* START Provided passage *

It seems that adversity is a foundational fact in every dimension of our world. It is therefore understandable that we would see the Creator of our world in the same way.
This was certainly my experience for many years, even after I became a Christian. I’d like to tell you that story in the hope that it can encourage you in your story today.
Zeus with a scale?
I grew up not going to church, but I always had a sense that God is real. However, I thought of him as a kind of Zeus atop Mt. Olympus, a judge with a giant set of scales—the good went on one side and the bad on the other, and the way the scales tipped determined where you went, either to heaven or to hell.
Even when I became a Christian at the age of fifteen, I pictured God in his holiness and omnipotence more than in his mercy and love. I know that he loves me because “God is love” (1 John 4:8), but I also know that he is “holy, holy, holy” (Isaiah 6:3; Revelation 4:8) and that I am a sinner by virtue of my inherited sinful nature (Romans 3:23; 5:12; Psalm 51:5).
In my fallenness, I am less a good person who sometimes does bad things than a bad person who tries to do good things. David observed, “There is none who does good, not even one” (Psalm 14:3). Paul’s admission is mine: “I have the desire to do what is right, but not the ability to carry it out. For I do not do the good I want, but the evil I do not want is what I keep on doing” (Romans 7:18–19).
I am grateful that God forgives all I confess to him (1 John 1:9), but my default subliminal picture of him has typically been of a holy Lord who is consistently displeased with my failures and shortcomings.
But this is not so.
“They all ate and were satisfied”
The psalmist said of God, “You, O Lord, are a God merciful and gracious, slow to anger and abounding in steadfast love and faithfulness” (Psalm 86:15). Here we learn that God wants to bless us and therefore takes the initiative to give us his best.
This is why David exhorted us, “Oh give thanks to the Lᴏʀᴅ; for he is good; for his steadfast love endures forever!” (1 Chronicles 16:34). It is why God can say to his people, “I have loved you with an everlasting love; therefore I have continued my faithfulness to you” (Jeremiah 31:3, my emphasis). It is why we read that nothing “in all creation” is “able to separate us from the love of God in Christ Jesus our Lord” (Romans 8:39).

* END Provided passage *
* START Provided data *

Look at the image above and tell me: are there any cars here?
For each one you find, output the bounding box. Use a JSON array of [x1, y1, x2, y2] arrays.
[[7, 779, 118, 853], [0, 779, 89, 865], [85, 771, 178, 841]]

* END Provided data *

Continue the reflection on God's mercy and love, starting from the point where it stops.

#### Result for this task:
This is not because we deserve his grace, but because this is the kind of Father he is: “God, being rich in mercy, because of the great love with which he loved us, even when we were dead in our trespasses, made us alive together with Christ—by grace you have been saved” (Ephesians 2:4–5). Paul asked, “If God is for us, who can be against us? He who did not spare his own Son but gave him up for us all, how will he not also with him graciously give us all things?” (Romans 8:31–32).
Our Father wants only the best for his children. Accordingly, when Jesus fed the multitude, he didn’t just give them enough to survive another day: “They all ate and were satisfied” (Matthew 14:20, my emphasis), something that I would imagine seldom happened for many of these impoverished people. He turned water not just into wine but into “good” wine, far exceeding the expectations even of the “master of the feast” (John 2:9–10).
And what we experience from his hand in this broken world cannot compare to what is waiting for us in paradise: “What no eye has seen, nor ear heard, nor the heart imagined, what God has prepared for those who love him” (1 Corinthians 2:9). In the meantime, our Lord is “able to do far more abundantly than all that we ask or think, according to the power at work within us” (Ephesians 3:20).
As “the bridegroom rejoices over the bride”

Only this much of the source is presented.